» Document:
————————
I have a large rdf file:
- size: 470MB
- number of lines: almost 6 million
- unique triple subjects: about 650,000
- triple amount: about 4,200,000
I loaded the rdf definition into the berkeley db backend of rdflib via:
graph = rdflib.Graph("Sleepycat")
graph.open("store", create=True)
graph.parse("authorities-geografikum_lds.rdf")
It took many hours to complete on my notebook. The computer isn't really powerful (Intel B980 CPU, 4GB of RAM, no SSD) and the definition is large - but still, many hours for this task seems rather long. Maybe it is partly due to indexing / optimizing the data structures?
What is really irritating is the time it takes for the following queries to complete:
SELECT (COUNT(DISTINCT ?s) as ?c)
WHERE {
?s ?p ?o
}
(Result: 667,445)
————————
» Material provided:
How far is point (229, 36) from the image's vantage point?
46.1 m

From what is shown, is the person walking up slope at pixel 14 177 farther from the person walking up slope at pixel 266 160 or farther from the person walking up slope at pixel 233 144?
————————
» Set problem A: From the rdflib post above the listing, quote the part that opens with the words containing "It took many" and closes with "(Result: 667,445)".
» Set problem B: In the rdflib post, what result did the query counting distinct subjects return?
» Set problem C: Carry on writing the rdflib post, starting right after its last line.

» Final result A:
It took many hours to complete on my notebook. The computer isn't really powerful (Intel B980 CPU, 4GB of RAM, no SSD) and the definition is large - but still, many hours for this task seems rather long. Maybe it is partly due to indexing / optimizing the data structures?
What is really irritating is the time it takes for the following queries to complete:
SELECT (COUNT(DISTINCT ?s) as ?c)
WHERE {
?s ?p ?o
}
(Result: 667,445)

» Final result B: 667,445

» Final result C:
took over 20 minutes and
SELECT (COUNT(?s) as ?c)
WHERE {
?s ?p ?o
}
(Result: 4,197,399)
took over 25 minutes.
I my experience, a Relational DBMS filled with comparable data would finish a corresponding query in a small fraction of the time given appropriate indexing.
So my questions are:
Why is rdflib so slow (especially for queries)?
Can I tune / optimize the database, like I can with indexes in a RDBMS?
Is another (free and "compact") triple store better suited for data of this size, performance-wise?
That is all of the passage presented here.